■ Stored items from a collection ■
###
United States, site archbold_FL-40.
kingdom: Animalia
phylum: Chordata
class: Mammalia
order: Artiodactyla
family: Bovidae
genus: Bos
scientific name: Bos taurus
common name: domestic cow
###
■ What you will do ■
What you should do is return the records above exactly, leaving nothing out.

■ Exercise response ■
United States, site archbold_FL-40.
kingdom: Animalia
phylum: Chordata
class: Mammalia
order: Artiodactyla
family: Bovidae
genus: Bos
scientific name: Bos taurus
common name: domestic cow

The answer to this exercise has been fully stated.